● Extract:
**********

An unexpected finding is that certain laboratory values differ greatly in predicting mortality versus disease severity. The five laboratory values with the largest discrepancies were BUN (46% difference), fibrinogen (46% difference), CK-MB (41% difference), creatinine (40% difference), and prothrombin time (32% difference). Of note, with the exception of fibrinogen, the other four values above exhibited decreased significance with respect to disease severity, as compared to mortality. An intriguing hypothesis is that organ-system specific markers are more correlated with mortality than disease severity—BUN and creatinine for renal function, prothrombin time for liver synthetic function, and CK-MB for cardiac function (in addition to troponin I, which showed a 24% decrease in significance from mortality to disease severity). While only conjecture at this point, data in Table 3 warrant further investigation. End-organ damage would be expected to have a large impact on survival, while hematologic, immunologic, and inflammatory markers would reflect systemic effects that would cause a more uniform impact on survival and severity.

There are limitations to this study. As it is a scoping review, quantitative statistical analysis was not performed, so we could not make correlative conclusions; we also did not perform detailed quality assessment of studies analyzed. While we did exclude secondary sources to eliminate double-counting of data, it is possible that primary sources from the same hospital systems studied overlapping sets of patients. In addition, we prioritized mortality over disease severity for categorization of primary outcome; during the course of data extraction, it was apparent that several sources included both outcomes as co-primary foci of investigation. Therefore, the disease severity analysis likely undercounts the number of papers and patients. While we did stratify disease severity by specific definitions (e.g., NHCC, WHO, mechanical ventilation, ICU admission), during presentation of the data, all such papers were grouped within one category. As such, the results, in particular Table 3, rely on a heterogeneous disease severity definition.

With regards to future directions, this paper sets the stage for potential quantitative analysis of specific laboratory parameters of interest. In particular, studies with low frequencies in the literature with a high rate of concordance with clinical outcomes may represent a yet untapped avenue of research.

**********

● Dataset extract:
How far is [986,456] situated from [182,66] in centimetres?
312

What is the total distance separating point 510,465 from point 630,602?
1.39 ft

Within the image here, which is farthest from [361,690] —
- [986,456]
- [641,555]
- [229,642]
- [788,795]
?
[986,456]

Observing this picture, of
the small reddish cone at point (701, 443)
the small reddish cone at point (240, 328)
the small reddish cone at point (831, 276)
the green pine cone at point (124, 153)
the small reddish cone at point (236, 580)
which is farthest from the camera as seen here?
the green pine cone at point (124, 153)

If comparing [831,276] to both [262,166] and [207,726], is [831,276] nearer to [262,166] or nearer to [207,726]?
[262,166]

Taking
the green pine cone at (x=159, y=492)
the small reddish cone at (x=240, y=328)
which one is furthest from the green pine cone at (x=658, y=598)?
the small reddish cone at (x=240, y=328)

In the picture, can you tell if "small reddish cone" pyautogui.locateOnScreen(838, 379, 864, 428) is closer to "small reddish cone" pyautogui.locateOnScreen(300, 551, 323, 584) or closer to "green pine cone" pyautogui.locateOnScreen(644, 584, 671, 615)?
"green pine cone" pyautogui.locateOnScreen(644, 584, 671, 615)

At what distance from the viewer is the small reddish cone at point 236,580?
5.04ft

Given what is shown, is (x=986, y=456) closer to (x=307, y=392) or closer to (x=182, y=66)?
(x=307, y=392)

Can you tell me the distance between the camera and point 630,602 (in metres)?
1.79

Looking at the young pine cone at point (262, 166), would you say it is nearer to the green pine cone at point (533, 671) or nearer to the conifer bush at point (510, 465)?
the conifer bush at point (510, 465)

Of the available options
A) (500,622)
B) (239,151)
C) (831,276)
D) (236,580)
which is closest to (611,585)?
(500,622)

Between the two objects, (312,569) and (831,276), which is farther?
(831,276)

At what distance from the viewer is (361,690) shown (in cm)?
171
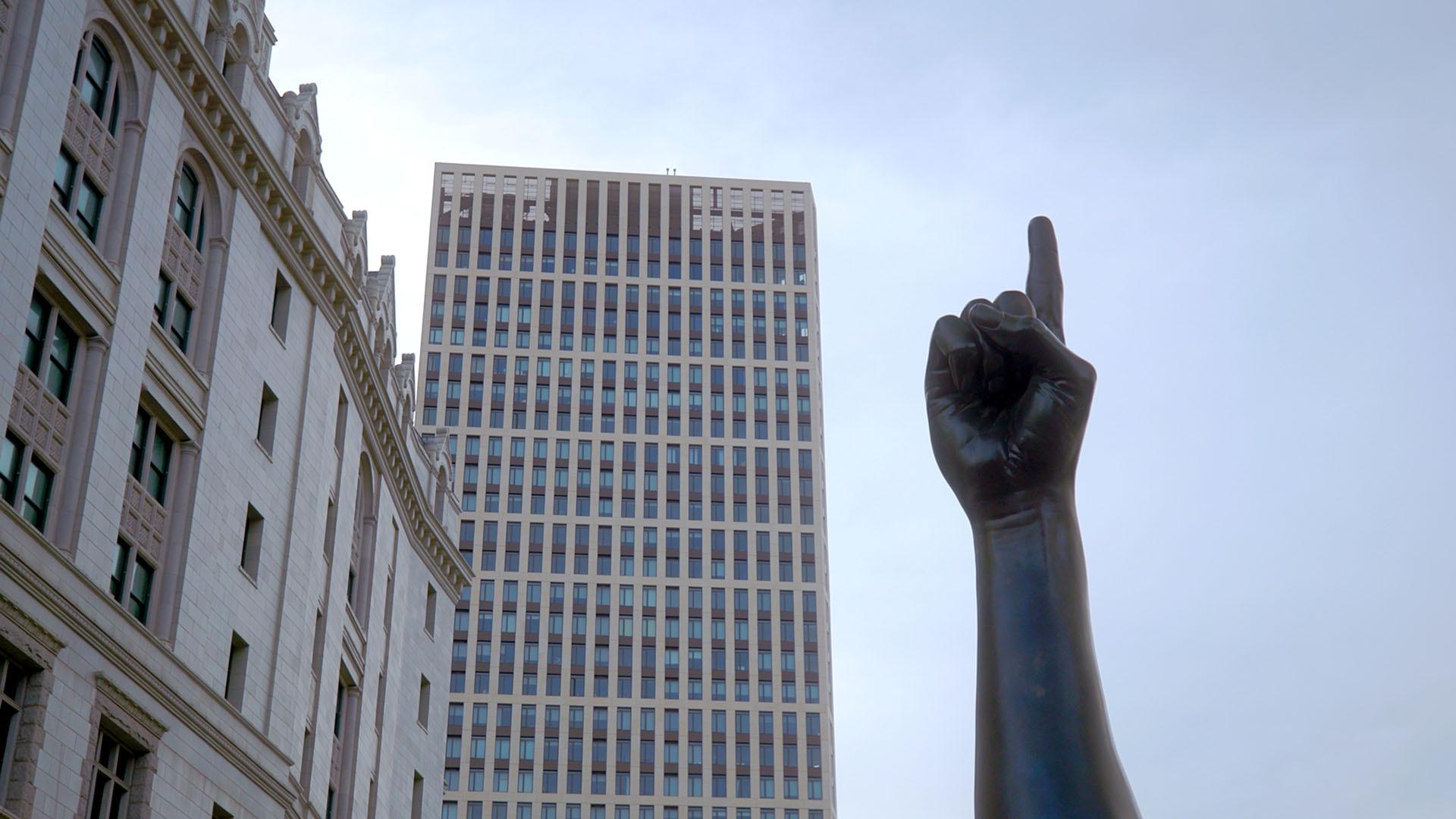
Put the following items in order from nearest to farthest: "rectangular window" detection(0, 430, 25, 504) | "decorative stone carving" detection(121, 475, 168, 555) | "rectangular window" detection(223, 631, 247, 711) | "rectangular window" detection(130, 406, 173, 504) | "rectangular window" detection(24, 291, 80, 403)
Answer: "rectangular window" detection(0, 430, 25, 504) < "rectangular window" detection(24, 291, 80, 403) < "decorative stone carving" detection(121, 475, 168, 555) < "rectangular window" detection(130, 406, 173, 504) < "rectangular window" detection(223, 631, 247, 711)

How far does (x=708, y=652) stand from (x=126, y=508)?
7571cm

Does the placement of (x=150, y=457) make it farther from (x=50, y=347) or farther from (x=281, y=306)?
(x=281, y=306)

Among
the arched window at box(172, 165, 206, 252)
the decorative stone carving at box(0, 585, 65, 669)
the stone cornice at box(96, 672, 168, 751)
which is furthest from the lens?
the arched window at box(172, 165, 206, 252)

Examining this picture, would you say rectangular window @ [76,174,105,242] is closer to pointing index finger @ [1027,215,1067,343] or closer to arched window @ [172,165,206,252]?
arched window @ [172,165,206,252]

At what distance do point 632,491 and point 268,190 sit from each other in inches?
2881

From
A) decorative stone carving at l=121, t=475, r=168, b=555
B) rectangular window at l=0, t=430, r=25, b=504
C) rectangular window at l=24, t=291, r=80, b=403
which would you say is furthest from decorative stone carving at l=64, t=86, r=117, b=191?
rectangular window at l=0, t=430, r=25, b=504

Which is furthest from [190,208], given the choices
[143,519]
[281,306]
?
[143,519]

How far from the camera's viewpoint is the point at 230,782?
2788 centimetres

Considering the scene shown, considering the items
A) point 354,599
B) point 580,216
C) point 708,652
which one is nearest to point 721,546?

**********

● Task details:
Please rewrite the paragraph of the COVID laboratory-values extract that begins "There are limitations to this study" as a short bulleted list, keeping its main facts.

● Solution:
- As a scoping review, it had no quantitative statistical analysis, so no correlative conclusions could be drawn, and no detailed quality assessment of the studies was done.
- Secondary sources were excluded to avoid double-counting, but primary sources from the same hospital systems may have studied overlapping patients.
- Mortality was prioritized over disease severity when categorizing the primary outcome, although several sources treated both as co-primary. The disease severity analysis therefore likely undercounts papers and patients.
- Disease severity was stratified by specific definitions (e.g., NHCC, WHO, mechanical ventilation, ICU admission), but all such papers were grouped into one category for presentation. The results, especially Table 3, therefore rely on a heterogeneous definition of disease severity.